Stephen S Roach, the influential chief economist at Morgan Stanley, declared last week that relentless cost-cutting was bad for business. "If you compete by building, you have a future," he said. "If you compete by cutting, you don't."

Now, he says, "the pendulum will swing from capital back to labour". Companies will have to hire more workers, pay them better and treat them better.

Mr Roach, who was chief forecaster at the Federal Reserve before moving to Wall Street in 1979, has preached the exact opposite for more than a decade.

The theory of downsizing swept the world in the 1980s, providing business with an intellectual justification for ruthless cost-cutting which left millions out of work and millions more overworked.

Sacking staff enabled companies dramatically to improve their bottom lines without selling more products.

When Mr Roach announced his change of heart last Thursday in a memo to Morgan Stanley's clients, he did not spare himself. "For years," he wrote, "I have extolled the virtues of America's productivity-led recovery. While I think it's safe to say that such a scenario has become the new mantra for US businesses in the 1990s, I must confess that I'm now having second thoughts...

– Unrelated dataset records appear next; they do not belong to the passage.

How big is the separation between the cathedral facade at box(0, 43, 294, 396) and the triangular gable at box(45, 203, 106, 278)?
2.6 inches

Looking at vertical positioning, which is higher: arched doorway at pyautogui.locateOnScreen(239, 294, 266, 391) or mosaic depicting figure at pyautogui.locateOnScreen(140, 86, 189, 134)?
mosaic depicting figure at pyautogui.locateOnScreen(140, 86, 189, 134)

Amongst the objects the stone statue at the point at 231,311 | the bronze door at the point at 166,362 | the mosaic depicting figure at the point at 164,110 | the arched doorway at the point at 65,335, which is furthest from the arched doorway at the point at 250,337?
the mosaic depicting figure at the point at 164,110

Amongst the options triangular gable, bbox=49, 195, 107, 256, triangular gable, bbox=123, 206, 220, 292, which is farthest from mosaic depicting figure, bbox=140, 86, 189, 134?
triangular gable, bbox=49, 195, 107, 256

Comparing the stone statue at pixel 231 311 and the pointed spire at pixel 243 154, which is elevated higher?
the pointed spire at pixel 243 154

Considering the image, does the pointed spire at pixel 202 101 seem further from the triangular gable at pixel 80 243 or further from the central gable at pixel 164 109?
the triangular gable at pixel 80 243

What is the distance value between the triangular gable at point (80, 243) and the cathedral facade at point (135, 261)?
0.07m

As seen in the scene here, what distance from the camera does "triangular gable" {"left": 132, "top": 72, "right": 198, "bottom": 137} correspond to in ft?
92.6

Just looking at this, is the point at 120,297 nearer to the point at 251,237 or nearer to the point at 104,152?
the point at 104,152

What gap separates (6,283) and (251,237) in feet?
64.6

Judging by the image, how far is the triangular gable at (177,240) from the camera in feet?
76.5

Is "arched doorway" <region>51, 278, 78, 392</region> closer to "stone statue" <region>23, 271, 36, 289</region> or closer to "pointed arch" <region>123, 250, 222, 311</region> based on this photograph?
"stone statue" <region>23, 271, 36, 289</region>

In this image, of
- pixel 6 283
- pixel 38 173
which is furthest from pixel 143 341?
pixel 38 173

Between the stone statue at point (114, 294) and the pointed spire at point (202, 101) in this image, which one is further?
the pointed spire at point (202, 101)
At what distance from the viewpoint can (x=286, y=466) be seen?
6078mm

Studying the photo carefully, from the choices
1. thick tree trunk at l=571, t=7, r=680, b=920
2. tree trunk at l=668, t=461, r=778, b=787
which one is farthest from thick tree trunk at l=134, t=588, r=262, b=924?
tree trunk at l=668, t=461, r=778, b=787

"These doubts have caused me to rethink many of the glorious consequences that I have long argued would be forthcoming in a truly productivity- led recovery."

"Slash-and-burn" restructuring, Mr Roach now saw, was "not a permanent solution. Tactics of open-ended downsizing and real wage compression are ultimately recipes for industrial extinction." Or, as he later put it more bluntly: "If all you do is cut, then you will eventually be left with nothing, with no market share."

Now he says there will be a worker backlash, not on the shop floor but in the polling booths.

Politicians will discover that the price of re-election is to force companies to change their behaviour towards their workers.

Reached by phone at his New York office last week, Mr Roach was contrite: "The myth has been there - and I'm guilty of having perpetrated the myth - of the virtue of boosting companies by remaking the corporate entity into a leaner, more flexible and competitive organisation. This was music to the ears of investors but at the end of the day, though some of the things that were done were good, it was wrong."

Did he feel humbled? "It's been a powerful learning experience for me because it takes me to the core of what I've been schooled in. And that is that at the end of the day you can create wealth only if you've got a corporate sector that has its act together and takes a long-term strategic point of view.

"The debate itself is a healthy one. It goes to the core of what it takes to compete and boost standards of living. Do we get there by growing? Or - which is what we've been doing - by hollowing out companies?"